Selected participants will be contacted by e-mail with a request to complete the questionnaire, after the acceptance of informed consent. The administration of the mNOVA FFQ draft will be necessary to test the face validity, i.e., the extent to which a test appears to measure what is intended to measure, in order to improve the acceptability, relevance, and quality of the new tool [30].
After the completion of the questionnaire, a trained interviewer will conduct an online interview in order to capture each respondent’s understanding and interpretability of the mNOVA FFQ (e.g., initial instructions, questions, options for frequency and portion size of consumption, descriptions of food items) and to administer a 24HR. The recalls will be analyzed to provide a list of the food most consumed by the respondents in the 24 h prior to the interview so as to better understand the eating habits of the population targeted by the FFQ and to possibly adjust the closed list of food items.
The data collected in this first phase of the project will be analyzed and used to define the final version of the questionnaire to be validated in the next phase.

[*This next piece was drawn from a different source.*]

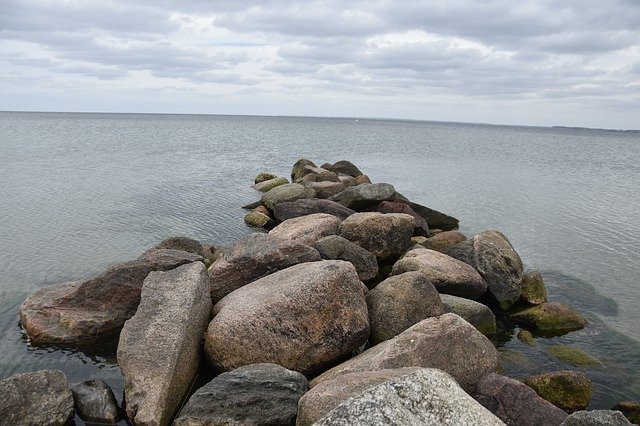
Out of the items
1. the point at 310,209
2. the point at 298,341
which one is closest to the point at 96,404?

2.6. Phase 2: Validity and Reproducibility

Once the mNOVA FFQ is defined, the validity and reproducibility study will start and will involve the estimated sample of at least 436 subjects.
In order to assess the reliability and reproducibility of the questionnaire, it will be administered online on two occasions, in two different seasons, and the data obtained will be compared (Figure 4).
Three to ten months after the first administration (T0), participants will be contacted again, using the e-mail addresses provided, and, on a voluntary basis, may proceed to the second administration (T1). In the week subsequent to the administration of each FFQ, participants will be asked to fill in a 7-day weighed dietary record (WDR) on the Walnut-BDA web application. This will be used to compare the data collected with the FFQ and those collected with a reference method, such as the WDR, to test the criterion validity of the mNOVA FFQ, i.e., its ability to measure the outcome for which it was designed [31].

2.7. Statistical Analysis

Each participant will be identified by the random unique code generated by Walnut-BDA.
This web application will automatically decode and analyze the food data collected with the tools, estimating the daily intake of total energy and nutrients, using the Food Composition Database for Epidemiological Studies in Italy (BDA) [32].
Analyses will be based on the daily food intake for each category of the mNOVA classification (g/day or % total energy) and the daily intake of total energy (kcal/day), macronutrients (g/day and % total energy), and micronutrients (g/day or mg/day).
After checking for missing values, inconsistencies, and outliers, descriptive analyses will be performed (mean and standard deviation, median and interquartile range, absolute frequencies and percentages, depending on variable distribution).
In order to assess the reproducibility of the mNOVA FFQ, the test–retest method will be used. Specifically, the Pearson Correlation Coefficient (or the Spearman Correlation Coefficient, depending on the data distribution) will be calculated to evaluate the association of the data collected through the questionnaire at T0 (baseline) and T1 (after 3–10 months). The intraclass correlation coefficient (ICC) and 95% confidence interval (95% CI), using the two-way mixed effects model, will also be calculated.
Criterion validity will be assessed by comparing data obtained in the first administration of the mNOVA FFQ (T0) and an average of the data obtained in the two WDRs. The Pearson Correlation Coefficient (or Spearman Coefficient), ICC, and 95% CI (using mixed effects models) will also be calculated. In order to further explore the validity of the questionnaire, Bland–Altman plots will be created to produce quantitative estimates of agreement between the two methods.
A p-value < 0.05 (two-tailed) will be considered statistically significant. StataSE V.18 for Windows (StataCorp) and R Core Team (2024) software 4.4.1 will be used for all statistical analyses.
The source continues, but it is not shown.